Perang
Bosnia adalah merupakan salah satu tragedi kemanusiaan terbesar yang
pernah menimpa kaum muslimin. Tragedi yang terjadi di sebuah negara
kecil di Semenanjung Balkan bernama Bosnia Herzegovina ini berlangsung
antara tahun 1992 - 1995. Negara ini dahulunya merupakan bagian dari
Federasi Yugoslavia, dimana mayoritas penduduknya adalah muslim sejak
masuknya Islam pada abad ke-14. Pada tahun 1991, runtuhnya Uni Soviet
menimbulkan efek domino bagi negara-negara komunis di Eropa timur,
termasuk Yugoslavia, yang pecah menjadi 6 negara bagian, yaitu Serbia,
Kroasia, Bosnia, Macedonia, Slovenia, dan Montenegro.
Serbia
yang berupaya untuk mempertahankan kekuasaan Federasi Yugoslavia mulai
berupaya untuk mencaplok wilayah-wilayah negara bagian tetangganya yang
berbeda secara etnis dan agama. Tiga negara bagian dengan etnis penduduk
yang terbesar, yaitu Serbia yang beragama Kristen Ortodok, Bosnia yang
muslim, dan Kroasia yang beragama Katolik Roma, kemudian mulai terlibat
konflik. Serbia, sebagai etnis terbesar, di bawah pimpinan “Tukang Jagal
dari Balkan”, Slobodan Milosevic, sangat berambisi untuk mewujudkan
negara Serbia Raya dan menentang keras berdirinya negara Bosnia pada
tahun 1992 yang mayoritas muslim. Ia kemudian berupaya untuk mencaplok
wilayah Bosnia dengan cara memusnahkan seluruh penduduknya.
Bosnia
Herzegovina yang dipimpin Presiden Alija Izetbegovic merupakan negara
berpenduduk 4,3 juta jiwa dengan komposisi 43,7% etnis Bosnia, 31,3%
etnis Serbia atau Serbia-Bosnia, 17,3% etnis Kroasia atau
Kroasia-Bosnia, dan 5,5% sisanya etnis lainnya (Hamdi, 2006). Pada awal
pecahnya perang di tahun 1992, etnis Bosnia dan etnis Kroasia di Bosnia
(Kroasia-Bosnia) bekerja sama menghadapi invasi serangan tentara-tentara
Serbia.

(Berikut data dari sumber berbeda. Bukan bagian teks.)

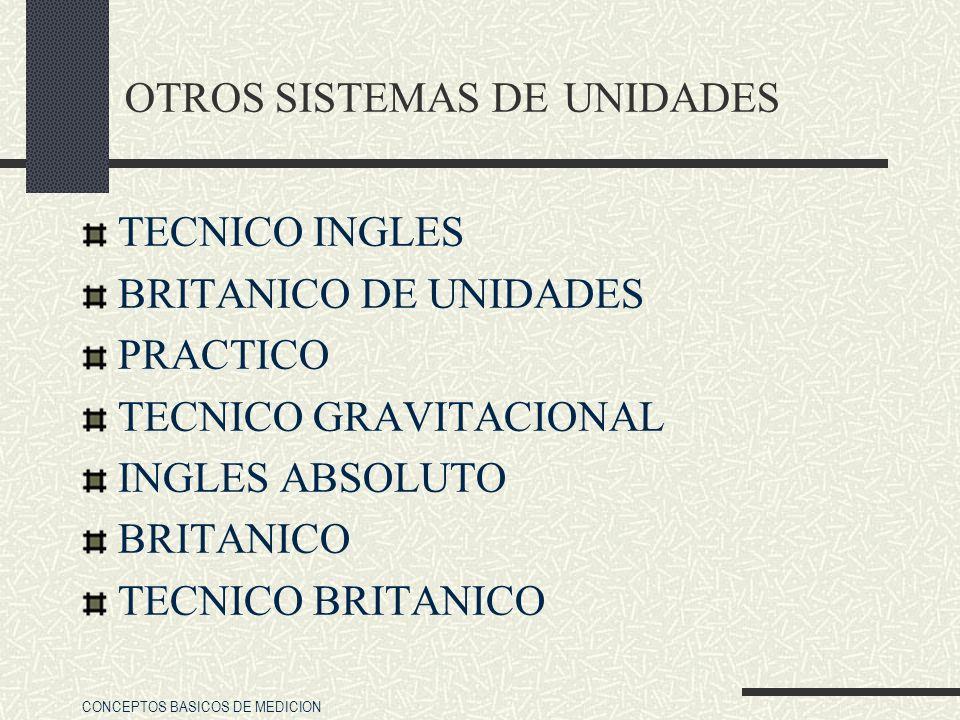 CONCEPTOS BASICOS DE MEDICION OTROS SISTEMAS DE UNIDADES TECNICO INGLES BRITANICO DE UNIDADES PRACTICO TECNICO GRAVITACIONAL INGLES ABSOLUTO BRITANICO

Namun ketika kondisi pihak Bosnia mencapai titik kritis, dimana
sekitar 70% wilayah Bosnia berhasil direbut oleh Serbia, etnis Kroasia
di Bosnia dengan didukung negara Kroasia berbalik berkhianat dan
berupaya merebut 30% sisa wilayah Bosnia. Akibatnya, pihak Bosnia hanya
tinggal menguasai 10% sisa wilayahnya karena sebanyak 20%-nya kemudian
diambil Kroasia.
Hal
ini terjadi karena diam-diam, Presiden Kroasia Franjo Tudman memang
telah melakukan pembicaraan rahasia dengan Slobodan Milosevic sejak awal
tahun 1991 yang dikenal dengan Kesepakatan Koradordevo untuk sama-sama
mencaplok wilayah Bosnia. Serbia menginginkan semua wilayah Bosnia
dimana etnis Serbia tinggal di dalamnya yang meliputi wilayah timur dan
barat Bosnia, sementara Kroasia mengambil sisanya. Akibatnya, kaum
muslimin Bosnia pun menjadi target sasaran yang empuk dan terjepit oleh
dua serangan musuh sekaligus, dimana militer Bosnia sendiri sangat lemah
persenjataannya dan sama sekali tidak siap untuk berperang. Sangat
berbeda dengan Serbia yang memang mewarisi persenjataan dan perlengkapan
militer bekas angkatan bersenjata Federasi Yugoslavia. Masalah bagi
pihak militer Bosnia pun semakin bertambah dengan adanya embargo senjata
oleh PBB terhadap seluruh negara bekas Yugoslavia.
Maka
dimulailah tragedi memilukan yang menimpa kaum muslimin Bosnia saat
tentara-tentara Serbia dengan ganas dan brutal menyerbu masuk ke dalam
kota-kota dan desa-desa yang dihuni oleh penduduk sipil muslim Bosnia.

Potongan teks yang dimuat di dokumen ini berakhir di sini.